June 30, 2010
New research commissioned by ING Australia has found that 63% of surviving partners and children had less than a one week warning of the death of a parent.
This finding is included in ING’s ‘Picking up the Pieces’ Report, which surveyed over one thousand Australians.
… two in three families had little time to plan should one partner pass away unexpectedly
Commenting on the fact that most surviving partners and children had less than one week’s warning of the death of a parent, ING Australia General Manager Insurance, Gavin Pearce, said this statistic highlights that two in three families had little time to plan should one partner pass away unexpectedly.
Other key findings from the report highlight the financial and emotional impact, particularly on children, if a parent dies without having made adequate provisions:
- Of the children who had to change schools due to financial pressure:
- 69% suffered from diagnosed clinical depression
- 75% suffered from depression, anxiety or panic attacks
- 78% said their academic performance suffered
- Of the children who had to move house due to financial pressure:
- 73% said that their family was unable to support them as much as they would have if a parent hadn’t passed away
- 64% said their academic performance suffered
- 64% saw their involvement in school activities decline
- 78% of those who did not have insurance agreed that in hindsight, it would have helped if their parent/partner had had life insurance
Mr Pearce said the report provides decision makers across the insurance industry, government and community groups, access to new research to better engage with and inform Australian parents.

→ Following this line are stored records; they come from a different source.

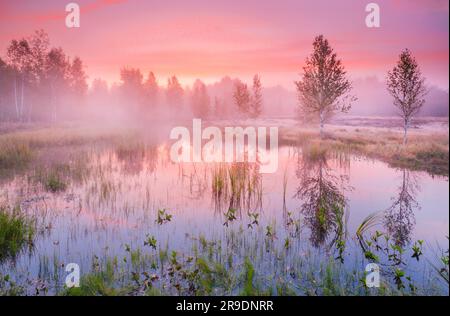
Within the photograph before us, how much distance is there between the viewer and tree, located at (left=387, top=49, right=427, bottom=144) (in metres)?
19.6

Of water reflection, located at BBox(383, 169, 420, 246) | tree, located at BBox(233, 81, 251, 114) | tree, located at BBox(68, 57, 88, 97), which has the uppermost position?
tree, located at BBox(68, 57, 88, 97)

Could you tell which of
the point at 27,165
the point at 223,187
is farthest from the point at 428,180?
the point at 27,165

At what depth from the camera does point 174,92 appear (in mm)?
69625

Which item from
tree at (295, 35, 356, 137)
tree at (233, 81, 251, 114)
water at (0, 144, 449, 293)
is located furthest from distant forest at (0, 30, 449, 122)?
water at (0, 144, 449, 293)

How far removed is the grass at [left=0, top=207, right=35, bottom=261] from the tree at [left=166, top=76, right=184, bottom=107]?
63.9 m

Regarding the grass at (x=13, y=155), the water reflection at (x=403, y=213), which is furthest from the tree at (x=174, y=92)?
the water reflection at (x=403, y=213)

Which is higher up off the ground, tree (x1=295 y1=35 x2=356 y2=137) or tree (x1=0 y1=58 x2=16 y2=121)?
tree (x1=295 y1=35 x2=356 y2=137)

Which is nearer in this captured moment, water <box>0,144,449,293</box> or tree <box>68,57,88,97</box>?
water <box>0,144,449,293</box>

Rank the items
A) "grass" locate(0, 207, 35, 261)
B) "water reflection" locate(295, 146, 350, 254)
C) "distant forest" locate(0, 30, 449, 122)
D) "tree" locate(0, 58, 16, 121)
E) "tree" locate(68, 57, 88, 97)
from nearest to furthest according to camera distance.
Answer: "grass" locate(0, 207, 35, 261), "water reflection" locate(295, 146, 350, 254), "tree" locate(0, 58, 16, 121), "distant forest" locate(0, 30, 449, 122), "tree" locate(68, 57, 88, 97)

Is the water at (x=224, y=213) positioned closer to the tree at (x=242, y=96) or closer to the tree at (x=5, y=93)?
the tree at (x=5, y=93)

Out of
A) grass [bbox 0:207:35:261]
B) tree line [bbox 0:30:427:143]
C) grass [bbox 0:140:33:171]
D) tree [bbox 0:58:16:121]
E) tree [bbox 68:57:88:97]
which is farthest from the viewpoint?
tree [bbox 68:57:88:97]

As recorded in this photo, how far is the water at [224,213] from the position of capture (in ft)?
21.2

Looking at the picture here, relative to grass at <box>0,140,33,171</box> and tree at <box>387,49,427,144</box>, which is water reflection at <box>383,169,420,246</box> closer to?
tree at <box>387,49,427,144</box>
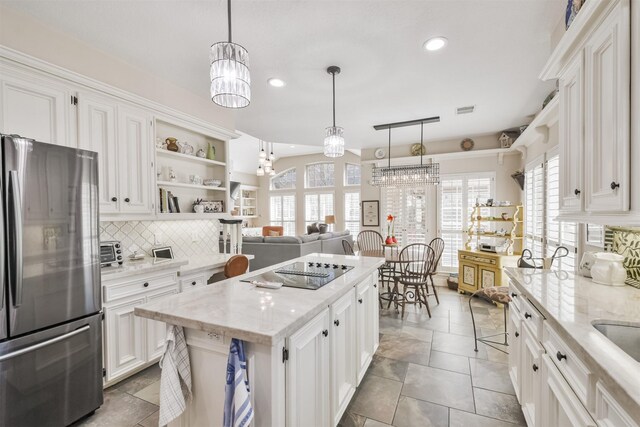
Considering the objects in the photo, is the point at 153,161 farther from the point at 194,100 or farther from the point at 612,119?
the point at 612,119

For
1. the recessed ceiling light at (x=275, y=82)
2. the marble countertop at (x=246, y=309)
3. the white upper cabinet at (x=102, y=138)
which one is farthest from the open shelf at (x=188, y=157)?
the marble countertop at (x=246, y=309)

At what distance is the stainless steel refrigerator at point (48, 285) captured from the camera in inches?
61.9

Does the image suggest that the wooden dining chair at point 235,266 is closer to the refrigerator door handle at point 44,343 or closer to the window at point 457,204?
the refrigerator door handle at point 44,343

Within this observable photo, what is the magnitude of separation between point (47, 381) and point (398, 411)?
7.44 feet

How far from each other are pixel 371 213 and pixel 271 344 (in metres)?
5.20

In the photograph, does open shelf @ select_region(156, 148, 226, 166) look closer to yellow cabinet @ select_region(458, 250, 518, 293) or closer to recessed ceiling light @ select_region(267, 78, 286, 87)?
recessed ceiling light @ select_region(267, 78, 286, 87)

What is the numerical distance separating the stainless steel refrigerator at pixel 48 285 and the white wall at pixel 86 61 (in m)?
0.95

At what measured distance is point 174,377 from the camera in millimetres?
1303

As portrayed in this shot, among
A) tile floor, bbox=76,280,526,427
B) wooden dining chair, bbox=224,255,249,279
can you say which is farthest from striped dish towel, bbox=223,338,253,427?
wooden dining chair, bbox=224,255,249,279

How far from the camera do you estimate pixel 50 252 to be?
1.73 m

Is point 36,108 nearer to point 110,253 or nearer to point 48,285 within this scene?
point 110,253

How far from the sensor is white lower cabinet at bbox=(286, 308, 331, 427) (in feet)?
4.19

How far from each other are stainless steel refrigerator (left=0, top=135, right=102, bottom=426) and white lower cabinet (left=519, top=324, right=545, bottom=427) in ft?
9.03

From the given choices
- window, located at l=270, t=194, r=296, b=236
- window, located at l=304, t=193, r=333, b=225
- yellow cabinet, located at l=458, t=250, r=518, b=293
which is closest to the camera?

ING will be launching a media and PR campaign for advisers and the public, based on the findings from this report. The media campaign will place a particular focus on womens’ publications, while support for advisers will include:
- Promotional kits
- Seminar presentations
- Lead letters
- Newsletter articles
- Media releases
“Planning for the unexpected is a critical part of good parenting and our financial advisers will now be even better equipped to discuss these issues with their clients, to determine how to best provide for their family’s future,” said Mr Pearce.